The letter to Hayes from the EPA’s Art Smith, a Louisville-based on-scene coordinator, did not say whether the agency would excavate the dirt and replace it, and it was vague about potential health risks posed by the pollutants.
That two of the pollutants exceeded EPA “screening levels” highlights “potential contaminants that should be investigated further,” the letter said.
Smith, reached by phone, said he could not discuss the EPA’s findings until next week, after a press release is scheduled to be distributed. He declined to answer questions about whether any of the soil sampling results from any of the 50 yards indicated the need for cleanup activities, such as excavation and replacement of soil.
Environmental attorney Tom FitzGerald, director of the Kentucky Resources Council, called on the EPA to “promptly schedule one or more meetings, convenient to the neighbors in the evening, to present the sampling information and the next steps that will be taken.”
He said the EPA needs to present its finding “in a manner that is less technical and more comprehensive than the individual letters” and he said the EPA should also invite the Agency for Toxic Substances and Disease Registry. a federal public health agency, “to address any questions concerning exposure and health.”

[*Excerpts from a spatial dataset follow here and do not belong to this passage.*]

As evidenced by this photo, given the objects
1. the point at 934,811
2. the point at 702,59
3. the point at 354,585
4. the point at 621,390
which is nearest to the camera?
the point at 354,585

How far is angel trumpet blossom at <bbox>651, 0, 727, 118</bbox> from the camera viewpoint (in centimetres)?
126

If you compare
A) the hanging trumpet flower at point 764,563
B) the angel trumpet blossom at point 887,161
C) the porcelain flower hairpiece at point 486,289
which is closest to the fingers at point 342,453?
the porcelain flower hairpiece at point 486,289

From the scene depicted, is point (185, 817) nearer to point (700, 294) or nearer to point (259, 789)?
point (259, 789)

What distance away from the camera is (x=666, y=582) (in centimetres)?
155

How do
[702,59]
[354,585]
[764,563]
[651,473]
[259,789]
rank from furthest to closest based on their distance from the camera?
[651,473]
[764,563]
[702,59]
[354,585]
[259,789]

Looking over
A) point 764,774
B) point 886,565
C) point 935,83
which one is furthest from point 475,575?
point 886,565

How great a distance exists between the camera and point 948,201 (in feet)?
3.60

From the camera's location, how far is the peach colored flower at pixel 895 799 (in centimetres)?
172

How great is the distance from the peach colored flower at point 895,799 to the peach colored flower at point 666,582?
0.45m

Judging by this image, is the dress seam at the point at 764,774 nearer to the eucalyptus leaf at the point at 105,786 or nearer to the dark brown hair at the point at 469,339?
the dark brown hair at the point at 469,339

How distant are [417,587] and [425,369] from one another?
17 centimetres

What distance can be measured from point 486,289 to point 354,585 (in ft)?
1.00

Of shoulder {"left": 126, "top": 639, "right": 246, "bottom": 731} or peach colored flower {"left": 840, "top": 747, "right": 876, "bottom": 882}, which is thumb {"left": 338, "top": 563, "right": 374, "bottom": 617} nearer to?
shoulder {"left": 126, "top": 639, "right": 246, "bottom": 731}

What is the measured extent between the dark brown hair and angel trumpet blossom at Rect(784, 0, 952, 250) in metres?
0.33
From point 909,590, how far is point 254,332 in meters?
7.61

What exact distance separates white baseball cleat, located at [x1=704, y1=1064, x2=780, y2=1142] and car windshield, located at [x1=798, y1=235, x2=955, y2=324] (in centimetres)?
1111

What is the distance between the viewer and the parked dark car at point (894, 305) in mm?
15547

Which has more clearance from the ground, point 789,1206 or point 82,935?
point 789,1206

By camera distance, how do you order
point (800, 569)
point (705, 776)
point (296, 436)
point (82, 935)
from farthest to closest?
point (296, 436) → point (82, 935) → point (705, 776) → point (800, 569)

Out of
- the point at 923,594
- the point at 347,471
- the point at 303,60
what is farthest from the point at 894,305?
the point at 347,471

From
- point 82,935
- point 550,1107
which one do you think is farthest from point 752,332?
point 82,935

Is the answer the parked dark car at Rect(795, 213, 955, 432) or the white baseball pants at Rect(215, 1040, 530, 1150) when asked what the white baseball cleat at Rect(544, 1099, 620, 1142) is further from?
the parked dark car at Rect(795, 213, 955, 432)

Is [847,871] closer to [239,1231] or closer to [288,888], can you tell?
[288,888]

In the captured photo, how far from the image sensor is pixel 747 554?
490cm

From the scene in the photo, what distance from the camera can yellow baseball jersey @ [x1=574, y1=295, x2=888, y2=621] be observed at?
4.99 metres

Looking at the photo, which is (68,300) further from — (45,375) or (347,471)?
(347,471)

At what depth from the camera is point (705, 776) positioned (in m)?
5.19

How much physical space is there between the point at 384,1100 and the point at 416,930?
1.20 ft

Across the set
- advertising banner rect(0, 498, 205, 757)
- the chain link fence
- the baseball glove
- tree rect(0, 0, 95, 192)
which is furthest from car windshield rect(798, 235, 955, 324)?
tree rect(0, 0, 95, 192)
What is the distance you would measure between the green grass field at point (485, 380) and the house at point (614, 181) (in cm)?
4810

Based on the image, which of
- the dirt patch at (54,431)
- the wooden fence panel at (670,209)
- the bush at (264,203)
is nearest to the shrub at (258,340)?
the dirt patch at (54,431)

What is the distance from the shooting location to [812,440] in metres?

The Kentucky Division of Waste Management last year reported high levels of long-lasting pesticides such as DDT and dieldrin on the 29-acre site where the Black Leaf 40 and other pesticides were manufactured decades ago. The state also found toxic heavy metals such as arsenic and lead.
Last year the state turned the investigation and cleanup over to the EPA’s Superfund program, which deals with the nation's most polluted properties. In October, EPA sampled nearby alleys and found elevated arsenic and lead levels, but no major concerns about pesticides, and then agency officials came back in February to sample in the residents’ yards.